(Excerpts of spatial question data)
• • • • •

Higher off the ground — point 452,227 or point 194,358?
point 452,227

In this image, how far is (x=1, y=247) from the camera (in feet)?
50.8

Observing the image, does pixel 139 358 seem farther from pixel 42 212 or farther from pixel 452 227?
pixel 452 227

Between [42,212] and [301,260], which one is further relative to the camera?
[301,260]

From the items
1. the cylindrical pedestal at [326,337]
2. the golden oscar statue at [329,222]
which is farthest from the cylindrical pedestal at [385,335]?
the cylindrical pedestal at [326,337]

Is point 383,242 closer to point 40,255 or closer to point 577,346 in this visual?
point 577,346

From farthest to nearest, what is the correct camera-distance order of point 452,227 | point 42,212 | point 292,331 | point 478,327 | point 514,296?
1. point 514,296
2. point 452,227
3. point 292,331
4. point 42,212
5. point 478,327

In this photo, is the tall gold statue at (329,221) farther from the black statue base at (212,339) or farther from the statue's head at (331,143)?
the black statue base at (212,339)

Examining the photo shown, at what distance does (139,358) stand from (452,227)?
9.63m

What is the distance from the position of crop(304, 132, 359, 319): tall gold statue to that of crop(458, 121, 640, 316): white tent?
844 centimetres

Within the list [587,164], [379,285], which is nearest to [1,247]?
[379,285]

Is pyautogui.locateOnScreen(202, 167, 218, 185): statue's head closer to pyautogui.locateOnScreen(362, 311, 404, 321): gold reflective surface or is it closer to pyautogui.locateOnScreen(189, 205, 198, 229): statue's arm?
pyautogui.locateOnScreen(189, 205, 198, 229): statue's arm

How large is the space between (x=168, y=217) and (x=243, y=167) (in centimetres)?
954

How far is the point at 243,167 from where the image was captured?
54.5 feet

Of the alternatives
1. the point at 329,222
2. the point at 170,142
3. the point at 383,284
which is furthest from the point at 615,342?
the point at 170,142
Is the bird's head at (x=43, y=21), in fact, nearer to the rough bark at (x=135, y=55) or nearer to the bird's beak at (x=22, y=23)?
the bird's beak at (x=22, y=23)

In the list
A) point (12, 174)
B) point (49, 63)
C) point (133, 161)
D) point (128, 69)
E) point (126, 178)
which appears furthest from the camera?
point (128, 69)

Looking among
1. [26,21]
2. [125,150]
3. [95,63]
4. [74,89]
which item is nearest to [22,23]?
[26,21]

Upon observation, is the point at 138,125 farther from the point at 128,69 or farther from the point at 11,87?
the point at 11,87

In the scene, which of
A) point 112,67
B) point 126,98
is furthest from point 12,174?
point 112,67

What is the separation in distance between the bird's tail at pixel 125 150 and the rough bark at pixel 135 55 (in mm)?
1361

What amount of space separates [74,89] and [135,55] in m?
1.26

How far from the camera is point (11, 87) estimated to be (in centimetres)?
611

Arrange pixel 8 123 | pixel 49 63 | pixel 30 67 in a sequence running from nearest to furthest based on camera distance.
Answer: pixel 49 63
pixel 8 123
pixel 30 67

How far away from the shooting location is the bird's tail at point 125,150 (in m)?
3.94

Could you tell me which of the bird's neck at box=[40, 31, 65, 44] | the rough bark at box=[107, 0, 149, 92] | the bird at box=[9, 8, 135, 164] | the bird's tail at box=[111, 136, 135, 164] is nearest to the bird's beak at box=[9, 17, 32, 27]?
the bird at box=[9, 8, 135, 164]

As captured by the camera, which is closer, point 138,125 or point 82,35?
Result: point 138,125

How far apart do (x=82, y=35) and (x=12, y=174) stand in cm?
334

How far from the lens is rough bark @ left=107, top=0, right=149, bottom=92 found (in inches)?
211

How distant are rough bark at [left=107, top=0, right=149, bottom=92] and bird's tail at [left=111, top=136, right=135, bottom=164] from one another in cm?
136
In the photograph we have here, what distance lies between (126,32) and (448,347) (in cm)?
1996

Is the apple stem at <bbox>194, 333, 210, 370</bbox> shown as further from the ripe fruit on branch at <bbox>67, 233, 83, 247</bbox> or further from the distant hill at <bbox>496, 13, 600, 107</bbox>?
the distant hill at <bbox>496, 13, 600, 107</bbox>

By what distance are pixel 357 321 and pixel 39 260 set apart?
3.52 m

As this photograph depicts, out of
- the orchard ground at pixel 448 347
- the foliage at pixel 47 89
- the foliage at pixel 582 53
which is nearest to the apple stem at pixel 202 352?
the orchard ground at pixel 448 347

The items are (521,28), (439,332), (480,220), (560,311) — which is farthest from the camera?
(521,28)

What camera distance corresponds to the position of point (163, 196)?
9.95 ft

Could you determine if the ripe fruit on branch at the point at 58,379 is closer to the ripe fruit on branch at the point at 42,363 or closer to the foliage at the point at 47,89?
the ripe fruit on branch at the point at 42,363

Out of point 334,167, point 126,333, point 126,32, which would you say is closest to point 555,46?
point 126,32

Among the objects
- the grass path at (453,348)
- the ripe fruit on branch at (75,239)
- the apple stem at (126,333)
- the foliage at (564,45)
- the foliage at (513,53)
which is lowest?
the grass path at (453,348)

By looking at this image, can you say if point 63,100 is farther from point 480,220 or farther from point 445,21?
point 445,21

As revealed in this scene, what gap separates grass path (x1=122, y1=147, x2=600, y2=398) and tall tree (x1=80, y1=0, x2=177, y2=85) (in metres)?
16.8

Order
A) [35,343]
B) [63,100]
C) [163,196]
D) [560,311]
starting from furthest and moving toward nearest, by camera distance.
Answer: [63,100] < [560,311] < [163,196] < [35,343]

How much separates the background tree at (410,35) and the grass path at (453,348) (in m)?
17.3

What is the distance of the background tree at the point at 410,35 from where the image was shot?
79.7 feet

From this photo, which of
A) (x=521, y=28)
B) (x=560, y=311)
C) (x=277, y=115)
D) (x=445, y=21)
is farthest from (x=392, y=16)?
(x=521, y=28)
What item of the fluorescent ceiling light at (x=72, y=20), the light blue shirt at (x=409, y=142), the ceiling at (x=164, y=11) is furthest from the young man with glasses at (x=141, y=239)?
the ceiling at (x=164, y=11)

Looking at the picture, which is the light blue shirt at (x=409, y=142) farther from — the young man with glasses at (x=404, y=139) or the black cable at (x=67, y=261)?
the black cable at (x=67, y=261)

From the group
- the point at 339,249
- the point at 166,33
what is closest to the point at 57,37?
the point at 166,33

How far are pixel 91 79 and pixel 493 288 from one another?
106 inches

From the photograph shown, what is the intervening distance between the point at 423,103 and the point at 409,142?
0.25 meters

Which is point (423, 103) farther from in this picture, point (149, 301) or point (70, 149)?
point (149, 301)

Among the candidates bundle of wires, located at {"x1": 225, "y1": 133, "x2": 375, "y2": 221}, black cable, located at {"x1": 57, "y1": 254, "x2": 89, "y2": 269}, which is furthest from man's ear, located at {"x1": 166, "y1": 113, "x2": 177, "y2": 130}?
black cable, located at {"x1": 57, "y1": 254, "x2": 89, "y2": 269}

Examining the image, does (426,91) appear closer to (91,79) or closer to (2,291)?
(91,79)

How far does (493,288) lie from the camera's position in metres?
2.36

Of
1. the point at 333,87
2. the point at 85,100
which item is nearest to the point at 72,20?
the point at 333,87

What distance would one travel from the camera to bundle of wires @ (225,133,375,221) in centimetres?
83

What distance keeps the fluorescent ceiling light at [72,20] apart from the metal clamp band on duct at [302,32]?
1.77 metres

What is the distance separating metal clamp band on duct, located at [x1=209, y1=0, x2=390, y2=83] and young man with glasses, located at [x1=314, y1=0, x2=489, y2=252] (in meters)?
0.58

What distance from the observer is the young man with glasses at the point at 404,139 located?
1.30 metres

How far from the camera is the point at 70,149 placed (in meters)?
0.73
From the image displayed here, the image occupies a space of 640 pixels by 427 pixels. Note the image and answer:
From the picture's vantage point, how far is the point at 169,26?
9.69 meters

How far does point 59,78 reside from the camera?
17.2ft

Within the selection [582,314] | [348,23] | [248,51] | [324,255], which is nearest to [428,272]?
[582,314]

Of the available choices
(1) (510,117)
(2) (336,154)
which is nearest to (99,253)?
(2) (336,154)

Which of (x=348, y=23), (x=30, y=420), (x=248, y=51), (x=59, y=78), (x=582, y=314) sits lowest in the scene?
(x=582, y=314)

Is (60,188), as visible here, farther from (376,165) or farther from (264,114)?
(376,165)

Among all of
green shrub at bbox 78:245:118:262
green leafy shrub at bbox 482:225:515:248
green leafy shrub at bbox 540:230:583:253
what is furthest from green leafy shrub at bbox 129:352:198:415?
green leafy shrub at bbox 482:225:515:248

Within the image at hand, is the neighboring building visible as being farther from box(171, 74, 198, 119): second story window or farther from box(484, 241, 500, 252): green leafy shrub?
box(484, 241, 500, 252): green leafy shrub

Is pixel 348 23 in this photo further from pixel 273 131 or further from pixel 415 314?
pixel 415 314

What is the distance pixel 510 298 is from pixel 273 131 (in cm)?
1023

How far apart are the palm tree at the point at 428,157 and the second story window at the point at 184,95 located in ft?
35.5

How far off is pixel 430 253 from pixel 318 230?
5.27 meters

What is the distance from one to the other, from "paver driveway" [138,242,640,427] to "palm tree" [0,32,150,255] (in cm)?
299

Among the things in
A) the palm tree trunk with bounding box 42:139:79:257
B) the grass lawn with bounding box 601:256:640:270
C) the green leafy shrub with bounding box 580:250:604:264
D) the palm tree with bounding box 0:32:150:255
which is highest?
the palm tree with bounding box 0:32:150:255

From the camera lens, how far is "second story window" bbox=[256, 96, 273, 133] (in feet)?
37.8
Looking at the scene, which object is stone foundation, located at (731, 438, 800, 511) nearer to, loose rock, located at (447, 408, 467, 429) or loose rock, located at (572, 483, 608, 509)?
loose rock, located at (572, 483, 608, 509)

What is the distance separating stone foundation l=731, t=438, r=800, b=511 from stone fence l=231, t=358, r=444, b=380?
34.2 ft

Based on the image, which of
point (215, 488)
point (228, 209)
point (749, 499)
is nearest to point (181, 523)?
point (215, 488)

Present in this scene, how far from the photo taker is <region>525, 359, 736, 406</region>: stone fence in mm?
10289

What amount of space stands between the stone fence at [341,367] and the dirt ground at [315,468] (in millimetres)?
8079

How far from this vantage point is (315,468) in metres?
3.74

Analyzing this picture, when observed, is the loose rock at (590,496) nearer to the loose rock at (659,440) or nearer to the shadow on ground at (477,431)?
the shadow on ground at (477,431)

• • • • •

Give the lines from the one containing "Looking at the scene, which" through the end of the entries again, exactly as written and with no other lines.

_Output below:_
Looking at the scene, which object is stone foundation, located at (731, 438, 800, 511) nearer to, loose rock, located at (447, 408, 467, 429) or loose rock, located at (572, 483, 608, 509)?
loose rock, located at (572, 483, 608, 509)

What is the distance separating stone foundation l=731, t=438, r=800, b=511 from stone fence l=231, t=358, r=444, b=380?
34.2 ft

Based on the image, which of
point (215, 488)
point (228, 209)
point (749, 499)
is nearest to point (181, 523)?
point (215, 488)

Present in this scene, how far from the photo taker is <region>525, 359, 736, 406</region>: stone fence in mm?
10289

What amount of space stands between the stone fence at [341,367] and the dirt ground at [315,468] (in millimetres)?
8079

How far from this vantage point is (315,468) in metres?
3.74

Analyzing this picture, when observed, is the loose rock at (590,496) nearer to the loose rock at (659,440) or nearer to the shadow on ground at (477,431)?
the shadow on ground at (477,431)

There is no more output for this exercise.